DIRECTION A: Pull out the entries from the line containing "Which is farthest" through the last line of the entries, and reproduce those lines exactly as they appear.

The Australians were there in September 2008, in the valley of Ana Kalay, and on the second day of that month, the first day of Ramadan, they fought a long battle with a much larger larger force of Taliban fighters. They’d been looking for the fight. Both sides were always looking for the fight.

The day started early, at 4AM, when five Humvees carrying US and Australian special operators and half a dozen Afghan soldiers drove out of an isolated, forward operating base called Anaconda. They headed east into the Ana Kalay, a narrow, green strip of arable soil in the lowland between the gnarlier, desolate heights of the surrounding hill country. A dozen or so Australians dismounted inside the valley, quietly filtering up into the southern foothills to lay their ambush.

Another two SAS patrol groups had ghosted their way into the northern hills hours before. They waited on the vehicle convoy and on the insurgents who would be drawn to it. The Americans and their local allies moved around quite openly, offering themselves as bait, and soon enough somebody took it. The SAS patrols to the north engaged a number of Taliban fighters, killing them. The southern patrols spotted more on the move, but the patrol commander Sergeant Troy Simmonds declined to open fire. There were too many children nearby. When it became obvious there was no more fighting to be done, they withdrew. The two SAS patrols to the north left on foot through the mountains, a long haul back to Anaconda. Their comrades to the south rejoined the American convoy.

RECORDS:
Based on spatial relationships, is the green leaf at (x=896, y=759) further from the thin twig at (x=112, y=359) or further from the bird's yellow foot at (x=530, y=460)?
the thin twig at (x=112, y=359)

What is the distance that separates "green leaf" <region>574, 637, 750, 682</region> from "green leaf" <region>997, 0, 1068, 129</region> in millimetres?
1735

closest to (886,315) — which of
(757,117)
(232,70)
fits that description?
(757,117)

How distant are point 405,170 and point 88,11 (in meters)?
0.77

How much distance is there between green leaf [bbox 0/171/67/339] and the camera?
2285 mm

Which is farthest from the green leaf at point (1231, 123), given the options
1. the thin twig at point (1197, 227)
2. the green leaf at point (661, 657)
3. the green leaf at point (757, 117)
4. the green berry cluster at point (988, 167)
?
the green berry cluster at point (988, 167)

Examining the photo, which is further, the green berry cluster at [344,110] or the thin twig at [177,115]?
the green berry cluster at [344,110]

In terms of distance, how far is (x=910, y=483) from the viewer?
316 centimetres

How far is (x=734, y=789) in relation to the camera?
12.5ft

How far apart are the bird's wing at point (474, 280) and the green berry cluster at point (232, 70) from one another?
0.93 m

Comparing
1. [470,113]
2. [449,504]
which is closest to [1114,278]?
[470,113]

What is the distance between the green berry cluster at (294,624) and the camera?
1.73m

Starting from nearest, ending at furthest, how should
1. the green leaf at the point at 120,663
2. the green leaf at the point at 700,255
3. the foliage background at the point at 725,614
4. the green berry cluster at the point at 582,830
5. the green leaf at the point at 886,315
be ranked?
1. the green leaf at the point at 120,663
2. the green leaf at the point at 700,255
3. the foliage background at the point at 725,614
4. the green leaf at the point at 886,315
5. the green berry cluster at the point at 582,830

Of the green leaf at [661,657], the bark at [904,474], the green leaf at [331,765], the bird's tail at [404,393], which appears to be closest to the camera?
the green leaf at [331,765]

DIRECTION B: Copy the Ana Kalay passage word for word, from "The Australians were" up to and including "always looking for the fight.".

EXERCISE ANSWER A:
Which is farthest from the green leaf at point (1231, 123), given the options
1. the thin twig at point (1197, 227)
2. the green leaf at point (661, 657)
3. the green leaf at point (757, 117)
4. the green berry cluster at point (988, 167)
?
the green berry cluster at point (988, 167)

Examining the photo, which is further, the green berry cluster at [344,110] or the thin twig at [177,115]?
the green berry cluster at [344,110]

In terms of distance, how far is (x=910, y=483) from the viewer?
316 centimetres

How far is (x=734, y=789) in relation to the camera?
12.5ft

How far apart are the bird's wing at point (474, 280) and the green berry cluster at point (232, 70) from one another?
0.93 m

Comparing
1. [470,113]
2. [449,504]
which is closest to [1114,278]?
[470,113]

What is the distance between the green berry cluster at (294,624) and the camera?
1.73m

Starting from nearest, ending at furthest, how should
1. the green leaf at the point at 120,663
2. the green leaf at the point at 700,255
3. the foliage background at the point at 725,614
4. the green berry cluster at the point at 582,830
5. the green leaf at the point at 886,315
be ranked?
1. the green leaf at the point at 120,663
2. the green leaf at the point at 700,255
3. the foliage background at the point at 725,614
4. the green leaf at the point at 886,315
5. the green berry cluster at the point at 582,830

Of the green leaf at [661,657], the bark at [904,474], the green leaf at [331,765], the bird's tail at [404,393], which appears to be closest to the camera?
the green leaf at [331,765]

EXERCISE ANSWER B:
The Australians were there in September 2008, in the valley of Ana Kalay, and on the second day of that month, the first day of Ramadan, they fought a long battle with a much larger larger force of Taliban fighters. They’d been looking for the fight. Both sides were always looking for the fight.